The landscape of education amid the Covid-19 pandemic
Karen G. Catu
It is a fact and irrefutable that the landscape of education in the Philippines as well as the entire global academic community has changed, or altered so to speak, with the Covid-19 pandemic.
“Radical” in nature, the pandemic brought about the prohibition of the all-too-long revered traditional face-to-face classes in which teachers and students interact each day and classroom activities are essential for engaging learners to achieve objectives geared towards quality education.
Technology and the once looked aside distance or modular learning have taken its place, alongside multiple challenges stakeholders in the academe confront during the pandemic, the system of education becoming virtual in its purest senses.
In the wake of all these, the Department of Education (DepEd) has exhibited and proved that it is adaptive to the situation and is flexible enough to hurdle the challenges the “new normal system” of education brings.
The pandemic has allowed the Department of Education (DepEd) to boost its support to teachers and stakeholders in the academe---from educators, administrative staff and other nonteaching personnel.
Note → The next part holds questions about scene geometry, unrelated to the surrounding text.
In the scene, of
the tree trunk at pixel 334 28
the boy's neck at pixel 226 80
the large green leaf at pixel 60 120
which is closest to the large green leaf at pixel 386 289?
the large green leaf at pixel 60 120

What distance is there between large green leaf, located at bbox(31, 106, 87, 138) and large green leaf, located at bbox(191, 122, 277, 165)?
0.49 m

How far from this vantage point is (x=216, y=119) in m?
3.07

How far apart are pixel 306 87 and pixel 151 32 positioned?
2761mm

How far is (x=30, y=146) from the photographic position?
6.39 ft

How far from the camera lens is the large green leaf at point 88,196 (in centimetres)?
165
Better yet, the pandemic has provided an opportunity to build back better and how best to help teachers to cope with the crisis, plus become better equipped with the skills to succeed in the aim of sustaining quality education for students in all levels.
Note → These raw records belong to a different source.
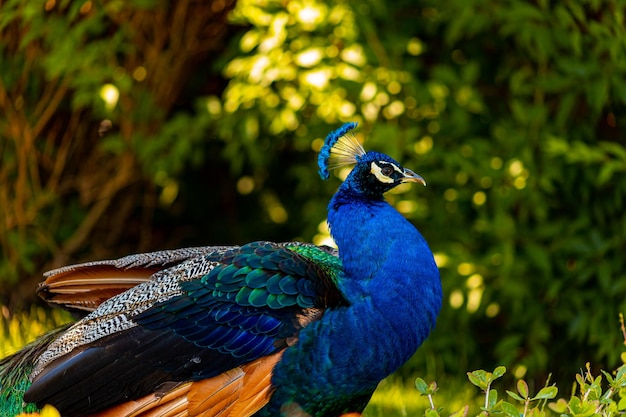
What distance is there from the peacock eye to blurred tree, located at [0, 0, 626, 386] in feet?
3.01

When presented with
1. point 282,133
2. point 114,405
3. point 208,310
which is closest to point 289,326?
point 208,310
With the educational process altered entirely, the government, spearheaded by the DepEd, responded by developing remote learning plans, which rely on multichannel strategies that combine different technologies (print materials, radio, TV, Internet, and/or mobile) and modular learning.
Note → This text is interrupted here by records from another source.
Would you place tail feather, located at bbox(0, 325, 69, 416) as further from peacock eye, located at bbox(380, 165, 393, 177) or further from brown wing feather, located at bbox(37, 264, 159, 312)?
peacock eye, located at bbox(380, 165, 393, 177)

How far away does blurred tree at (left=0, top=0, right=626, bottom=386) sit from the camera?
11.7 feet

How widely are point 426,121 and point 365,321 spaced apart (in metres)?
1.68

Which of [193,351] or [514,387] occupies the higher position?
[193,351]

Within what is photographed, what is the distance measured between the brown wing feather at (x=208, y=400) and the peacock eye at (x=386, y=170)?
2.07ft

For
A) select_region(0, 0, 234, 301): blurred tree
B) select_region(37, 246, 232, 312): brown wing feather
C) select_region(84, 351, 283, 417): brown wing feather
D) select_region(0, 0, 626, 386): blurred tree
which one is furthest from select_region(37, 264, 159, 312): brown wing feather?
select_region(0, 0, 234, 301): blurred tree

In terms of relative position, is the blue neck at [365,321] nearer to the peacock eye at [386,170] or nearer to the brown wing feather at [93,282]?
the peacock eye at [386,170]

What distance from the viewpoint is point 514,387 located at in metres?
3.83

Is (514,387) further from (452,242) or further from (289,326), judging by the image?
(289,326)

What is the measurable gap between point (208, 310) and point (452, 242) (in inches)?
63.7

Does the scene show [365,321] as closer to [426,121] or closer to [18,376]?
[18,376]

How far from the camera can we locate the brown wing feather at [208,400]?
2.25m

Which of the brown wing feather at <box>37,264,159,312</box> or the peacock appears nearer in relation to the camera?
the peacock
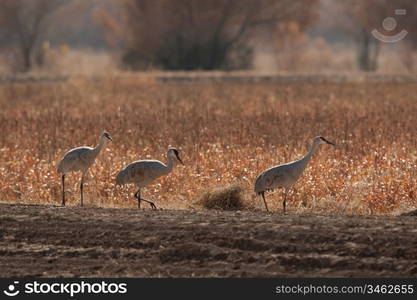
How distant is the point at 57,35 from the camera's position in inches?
3504

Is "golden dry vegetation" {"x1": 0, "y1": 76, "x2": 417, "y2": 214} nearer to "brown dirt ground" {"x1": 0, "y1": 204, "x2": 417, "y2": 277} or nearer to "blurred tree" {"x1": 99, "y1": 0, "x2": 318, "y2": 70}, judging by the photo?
"brown dirt ground" {"x1": 0, "y1": 204, "x2": 417, "y2": 277}

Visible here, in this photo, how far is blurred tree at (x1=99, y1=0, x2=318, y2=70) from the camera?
194 ft

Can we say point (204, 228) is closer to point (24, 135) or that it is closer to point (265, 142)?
point (265, 142)

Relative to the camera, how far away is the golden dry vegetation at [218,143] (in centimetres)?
1497

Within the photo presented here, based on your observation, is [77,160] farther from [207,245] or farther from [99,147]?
[207,245]

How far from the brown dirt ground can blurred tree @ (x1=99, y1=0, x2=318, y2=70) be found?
46652 mm

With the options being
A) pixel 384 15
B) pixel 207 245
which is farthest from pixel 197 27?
pixel 207 245

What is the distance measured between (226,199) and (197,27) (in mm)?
46067

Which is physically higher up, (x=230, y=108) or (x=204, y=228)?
(x=230, y=108)

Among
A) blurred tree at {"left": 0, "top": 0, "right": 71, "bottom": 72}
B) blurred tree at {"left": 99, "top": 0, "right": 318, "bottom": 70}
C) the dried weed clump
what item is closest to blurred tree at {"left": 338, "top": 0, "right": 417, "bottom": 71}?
blurred tree at {"left": 99, "top": 0, "right": 318, "bottom": 70}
And despite its downsides, the pandemic has its perks to vis-à-vis education: teachers were quick to adapt lesson contents they designed to deliver in a physical setting to an online or distance learning and modular format. The ability to instruct effectively became a merit, appropriate skills and the capacity to adapt to the new context, while continuing to interact and effectively engage with learners and parents as “co-teachers” have become a norm and a benchmark.
And as the pandemic stretches on despite the availability of vaccines, academic stakeholders are expecting that more changes are coming their way.